### Source extract

↓

Here was presented the favorite spectacle of the Roman people, the four-horse chariot race (quadrigæ); in each race the chariot made a triple circuit of the circus and there were twenty-five races in a single day. The drivers belonged to rival companies whose colors they wore; there were at first four of these colors, but they were later reduced to two—the Blue and the Green, notorious in the history of riots. At Rome there was the same passion for chariot-races that there is now for horse-races; women and even children talked of them. Often the emperor participated and the quarrel between the Blues and the Greens became an affair of state.
The Amphitheatre.—At the gates of Rome the emperor Vespasian had built the Colosseum, an enormous structure of two stories, accommodating 87,000 spectators. It was a circus surrounding an arena where hunts and combats were represented.
For the hunts the arena was transformed into a forest where wild beasts were released and men armed with spears came into combat with them. Variety was sought in this spectacle by employing the rarest animals—lions, panthers, elephants, bears, buffaloes, rhinoceroses, giraffes, tigers, and crocodiles. In the games presented by Pompey had already appeared seventeen elephants and five hundred lions; some of the emperors maintained a large menagerie.
Sometimes instead of placing armed men before the beasts, it was found more dramatic to let loose the animals on men who were naked and bound. The custom spread into all cities of the empire of compelling those condemned to death to furnish this form of entertainment for the people. Thousands of persons of both sexes and of every age, and among them Christian martyrs, were thus devoured by beasts under the eyes of the multitude.
The Gladiators.—But the national spectacle of the Romans was the fight of gladiators (men armed with swords). Armed men descended into the arena and fought a duel to the death. From the time of Cæsar[152] as many as 320 pairs of gladiators were fought at once; Augustus in his whole life fought 10,000 of them, Trajan the same number in four months. The vanquished was slain on the field unless the people wished to show him grace.

↑

### Exercises
- a) Extract the passage on Roman spectacles from "For the hunts" up to and including "of the multitude.".
- b) In the rows, from the line with "From the photographer's" through the end of the rows, change "blonde hair" to "fair hair" and give back only those lines, otherwise unchanged.

### Working data

↓

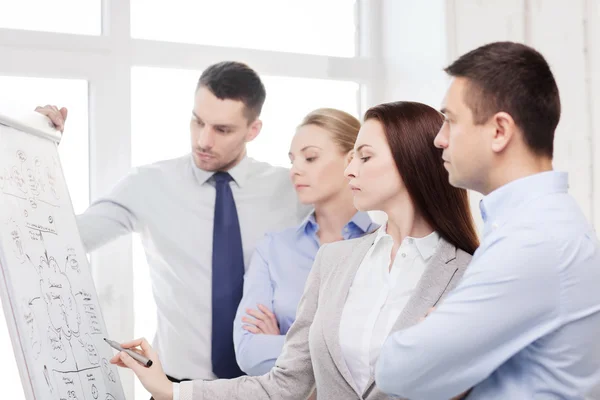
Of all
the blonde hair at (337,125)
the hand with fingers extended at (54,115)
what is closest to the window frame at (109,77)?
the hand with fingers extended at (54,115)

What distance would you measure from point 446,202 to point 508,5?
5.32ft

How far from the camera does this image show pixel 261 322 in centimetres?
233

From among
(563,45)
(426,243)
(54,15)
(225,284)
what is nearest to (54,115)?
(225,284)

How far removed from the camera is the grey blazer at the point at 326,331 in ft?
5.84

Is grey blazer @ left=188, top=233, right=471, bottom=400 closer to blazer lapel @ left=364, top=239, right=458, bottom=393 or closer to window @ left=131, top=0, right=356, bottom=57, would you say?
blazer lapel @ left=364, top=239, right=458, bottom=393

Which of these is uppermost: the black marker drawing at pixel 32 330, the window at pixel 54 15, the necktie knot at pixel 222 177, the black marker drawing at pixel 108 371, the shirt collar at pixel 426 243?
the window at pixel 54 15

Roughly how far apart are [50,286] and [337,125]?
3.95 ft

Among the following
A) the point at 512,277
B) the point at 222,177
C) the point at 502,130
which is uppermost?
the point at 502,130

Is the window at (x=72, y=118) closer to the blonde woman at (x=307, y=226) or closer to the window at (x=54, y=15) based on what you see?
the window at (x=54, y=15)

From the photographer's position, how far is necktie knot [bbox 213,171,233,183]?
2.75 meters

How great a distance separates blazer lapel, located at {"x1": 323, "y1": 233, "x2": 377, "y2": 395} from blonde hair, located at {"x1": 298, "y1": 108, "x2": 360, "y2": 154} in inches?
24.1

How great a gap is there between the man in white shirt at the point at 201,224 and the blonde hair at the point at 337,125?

↑

### Results for the exercise
- a)
For the hunts the arena was transformed into a forest where wild beasts were released and men armed with spears came into combat with them. Variety was sought in this spectacle by employing the rarest animals—lions, panthers, elephants, bears, buffaloes, rhinoceroses, giraffes, tigers, and crocodiles. In the games presented by Pompey had already appeared seventeen elephants and five hundred lions; some of the emperors maintained a large menagerie.
Sometimes instead of placing armed men before the beasts, it was found more dramatic to let loose the animals on men who were naked and bound. The custom spread into all cities of the empire of compelling those condemned to death to furnish this form of entertainment for the people. Thousands of persons of both sexes and of every age, and among them Christian martyrs, were thus devoured by beasts under the eyes of the multitude.

- b)
From the photographer's position, how far is necktie knot [bbox 213,171,233,183]?
2.75 meters

How great a distance separates blazer lapel, located at {"x1": 323, "y1": 233, "x2": 377, "y2": 395} from fair hair, located at {"x1": 298, "y1": 108, "x2": 360, "y2": 154} in inches?
24.1

How great a gap is there between the man in white shirt at the point at 201,224 and the fair hair at the point at 337,125?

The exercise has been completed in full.